Begin RECORDS TO PROCESS

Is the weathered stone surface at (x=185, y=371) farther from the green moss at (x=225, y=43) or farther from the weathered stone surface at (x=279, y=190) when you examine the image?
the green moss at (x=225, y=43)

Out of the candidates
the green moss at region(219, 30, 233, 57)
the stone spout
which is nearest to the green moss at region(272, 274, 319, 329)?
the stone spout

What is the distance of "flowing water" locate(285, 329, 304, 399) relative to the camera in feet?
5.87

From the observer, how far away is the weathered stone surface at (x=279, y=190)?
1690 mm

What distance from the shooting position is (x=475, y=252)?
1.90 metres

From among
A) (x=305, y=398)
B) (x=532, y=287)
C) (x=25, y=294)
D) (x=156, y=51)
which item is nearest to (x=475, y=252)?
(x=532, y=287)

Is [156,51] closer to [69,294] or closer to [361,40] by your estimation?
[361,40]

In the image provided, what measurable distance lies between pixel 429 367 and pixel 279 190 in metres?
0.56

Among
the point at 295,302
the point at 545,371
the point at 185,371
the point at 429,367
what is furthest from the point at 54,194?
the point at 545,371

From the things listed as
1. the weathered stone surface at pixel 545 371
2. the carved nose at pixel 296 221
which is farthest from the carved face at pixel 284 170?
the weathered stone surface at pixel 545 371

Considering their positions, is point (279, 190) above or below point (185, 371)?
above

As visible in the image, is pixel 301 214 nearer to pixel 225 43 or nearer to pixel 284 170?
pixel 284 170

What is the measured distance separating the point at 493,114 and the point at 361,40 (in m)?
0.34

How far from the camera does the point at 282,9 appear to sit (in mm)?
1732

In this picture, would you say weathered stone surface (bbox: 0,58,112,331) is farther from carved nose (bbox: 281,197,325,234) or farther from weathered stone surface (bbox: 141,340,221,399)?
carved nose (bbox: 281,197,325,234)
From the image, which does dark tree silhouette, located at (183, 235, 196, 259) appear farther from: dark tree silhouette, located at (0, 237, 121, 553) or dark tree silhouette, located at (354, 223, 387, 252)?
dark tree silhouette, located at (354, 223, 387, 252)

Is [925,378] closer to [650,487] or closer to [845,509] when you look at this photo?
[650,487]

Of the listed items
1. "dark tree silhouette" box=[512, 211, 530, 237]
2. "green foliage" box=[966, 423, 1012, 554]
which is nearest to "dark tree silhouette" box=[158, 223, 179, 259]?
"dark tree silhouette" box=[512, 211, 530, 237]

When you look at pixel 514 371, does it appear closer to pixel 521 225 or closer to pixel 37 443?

End RECORDS TO PROCESS

• YOUR INSTRUCTIONS:
Please express every line of the entries above as a Markdown table with the columns Row and Entry line, numbering the rows in order and omitting blank lines.

• SOLUTION:
| Row | Entry line |
|---|---|
| 1 | Is the weathered stone surface at (x=185, y=371) farther from the green moss at (x=225, y=43) or farther from the weathered stone surface at (x=279, y=190) when you examine the image? |
| 2 | the green moss at (x=225, y=43) |
| 3 | Out of the candidates |
| 4 | the green moss at region(219, 30, 233, 57) |
| 5 | the stone spout |
| 6 | which is nearest to the green moss at region(272, 274, 319, 329)? |
| 7 | the stone spout |
| 8 | What is the distance of "flowing water" locate(285, 329, 304, 399) relative to the camera in feet? |
| 9 | 5.87 |
| 10 | From the observer, how far away is the weathered stone surface at (x=279, y=190)? |
| 11 | 1690 mm |
| 12 | What distance from the shooting position is (x=475, y=252)? |
| 13 | 1.90 metres |
| 14 | From among |
| 15 | A) (x=305, y=398) |
| 16 | B) (x=532, y=287) |
| 17 | C) (x=25, y=294) |
| 18 | D) (x=156, y=51) |
| 19 | which item is nearest to (x=475, y=252)? |
| 20 | (x=532, y=287) |
| 21 | Is [156,51] closer to [69,294] or closer to [361,40] by your estimation? |
| 22 | [361,40] |
| 23 | In the image provided, what measurable distance lies between pixel 429 367 and pixel 279 190 in metres? |
| 24 | 0.56 |
| 25 | Among |
| 26 | the point at 295,302 |
| 27 | the point at 545,371 |
| 28 | the point at 185,371 |
| 29 | the point at 429,367 |
| 30 | what is furthest from the point at 54,194? |
| 31 | the point at 545,371 |
| 32 | From the things listed as |
| 33 | 1. the weathered stone surface at pixel 545 371 |
| 34 | 2. the carved nose at pixel 296 221 |
| 35 | which is farthest from the carved face at pixel 284 170? |
| 36 | the weathered stone surface at pixel 545 371 |
| 37 | Considering their positions, is point (279, 190) above or below point (185, 371)? |
| 38 | above |
| 39 | As visible in the image, is pixel 301 214 nearer to pixel 225 43 or nearer to pixel 284 170? |
| 40 | pixel 284 170 |
| 41 | What is the measured distance separating the point at 493,114 and the point at 361,40 (in m)? |
| 42 | 0.34 |
| 43 | How far from the camera does the point at 282,9 appear to sit (in mm)? |
| 44 | 1732 |
| 45 | In this picture, would you say weathered stone surface (bbox: 0,58,112,331) is farther from carved nose (bbox: 281,197,325,234) or farther from weathered stone surface (bbox: 141,340,221,399)? |
| 46 | carved nose (bbox: 281,197,325,234) |
| 47 | From the image, which does dark tree silhouette, located at (183, 235, 196, 259) appear farther from: dark tree silhouette, located at (0, 237, 121, 553) or dark tree silhouette, located at (354, 223, 387, 252)? |
| 48 | dark tree silhouette, located at (354, 223, 387, 252) |
| 49 | Is [925,378] closer to [650,487] or closer to [845,509] when you look at this photo? |
| 50 | [650,487] |
| 51 | Of the listed items |
| 52 | 1. "dark tree silhouette" box=[512, 211, 530, 237] |
| 53 | 2. "green foliage" box=[966, 423, 1012, 554] |
| 54 | which is nearest to "dark tree silhouette" box=[158, 223, 179, 259]? |
| 55 | "dark tree silhouette" box=[512, 211, 530, 237] |
| 56 | When you look at pixel 514 371, does it appear closer to pixel 521 225 or closer to pixel 37 443? |